Così scorri nei miei pensieri non più come le ondine del lago che un anno fa ti hanno accolto, plumbee testimoni di un dolore granitico, ma come acqua azzurra, acqua chiara. Senza cantarmela, oggi nei tuoi occhi posso finalmente stare, grata di tutto - ma proprio tutto - ciò che ci è stato concesso vivere: i nostri sogni, le nostre maree, i nostri figli. Vedessi che meraviglia stanno diventando! Sono vele al vento eppure arrivano sempre in porto, navigano a vista con rischio di ammaraggio ma stanno diventando capitani della loro vita.
Un anno fa ti aggrappavi a me come un naufrago, oggi come un’onda mi lambisci, ti ritiri e scorri nella nostra vita.
Già, πάντα ῥεῖ, "tutto scorre". Peccato aver realizzato così tardi quanto fosse importante lasciarsi scorrere: abbiamo costruito dighe quando ci sarebbe bastato fluire con le sensazioni che provavamo. Abbiamo coltivato durezza ignorando quanto possa essere distruttiva. Ci siamo trincerati sulla scogliera delle convinzioni, illusi che non saremmo mai crollati. Ma le lacrime erodono, manca la terra sotto i piedi e io mi sono letteralmente rotta: sono inciampata nei miei stessi passi, il giorno della festa dei 18 anni dei ragazzi e, per non rimetterci la faccia, ho perso il polso della situazione.
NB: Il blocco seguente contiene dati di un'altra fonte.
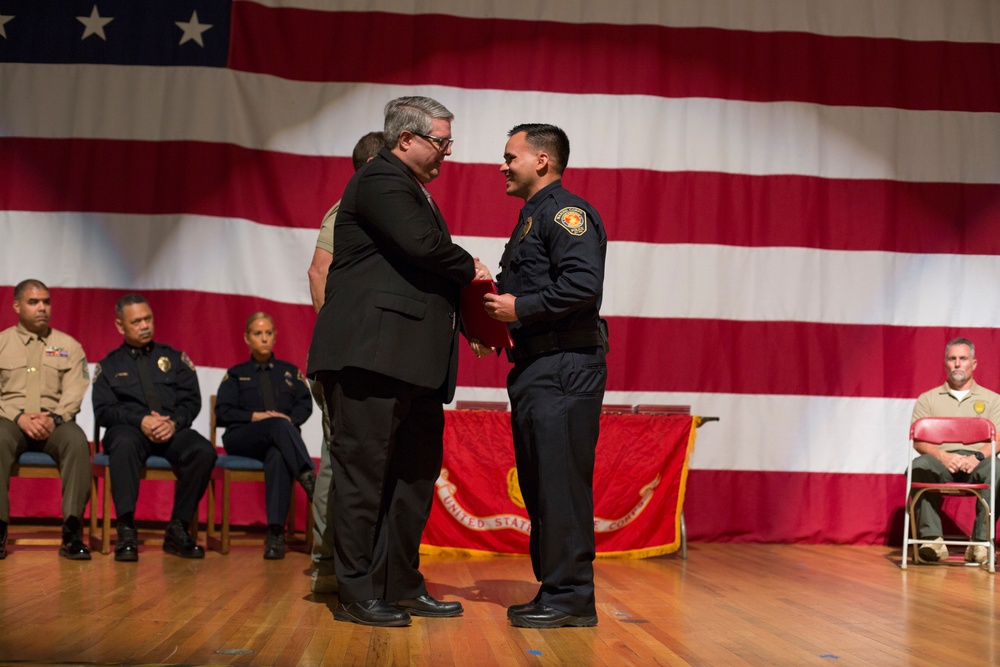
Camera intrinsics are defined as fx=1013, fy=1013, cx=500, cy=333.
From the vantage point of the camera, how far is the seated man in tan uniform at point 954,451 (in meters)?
5.18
Un gesso, una piastra e sette viti dopo, convinta di esser ormai diventata bionica il destino mi ricorda che sono fatta di carne (oltre che di ossa) e che devo cambiare pelle per un sospetto melanoma.
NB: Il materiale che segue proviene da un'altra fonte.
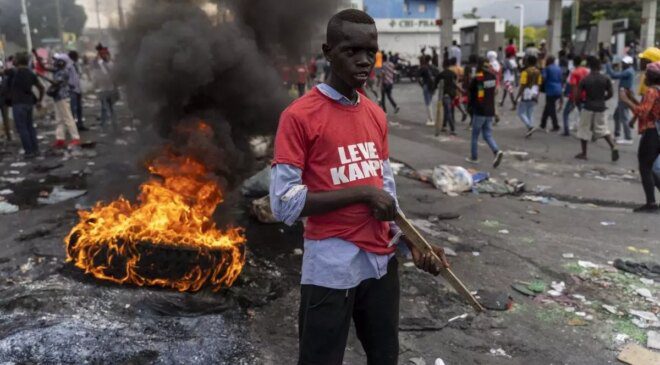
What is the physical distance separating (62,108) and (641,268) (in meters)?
10.5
Un tempo mi sarei appoggiata a te, mia roccia, per non perdere definitivamente l’equilibrio. Oggi mi tuffo, perché dopo aver
nuotato insieme per oltre vent’anni, temendo l’abisso e assaporando la magia della luce che torna a svelarsi, abbiamo fatto così tanti giri di boa che oggi confermo: navigare è comunque dolce in questo mare. Tu resti d’amare.
Ps: quando eravamo in vacanza in Francia ti alzavi sempre all’alba (beh, in realtà era tua abitudine!) e ci svegliavi con baguette, croissant, pain au resine e au chocolate appena comprati, invitanti e croccanti come la giornata che avevamo davanti. Un gesto che ha tuttora il tuo sorriso sornione, tanto che stamane, appena rientrati in una Milano deserta, sono riuscita a scovare un’autentica Boulangerie (incredibilmente aperta!) dove realizzare tuffarsi per celebrare questo anniversario con i nostri figli, assaporandolo nella dolcezza appagante di un sapore condiviso, mentre tifiamo per campioni olimpici come faresti tu, con tutta l’anima. Perchè in fondo, come mi ha appena scritto un’amica preziosa, che di maree se ne intende: “oggi puoi sperimentare e assaporare quell'attraversamento del vivere che ieri ancora non c'era”. E, aggiungo, mi auguro anche tu!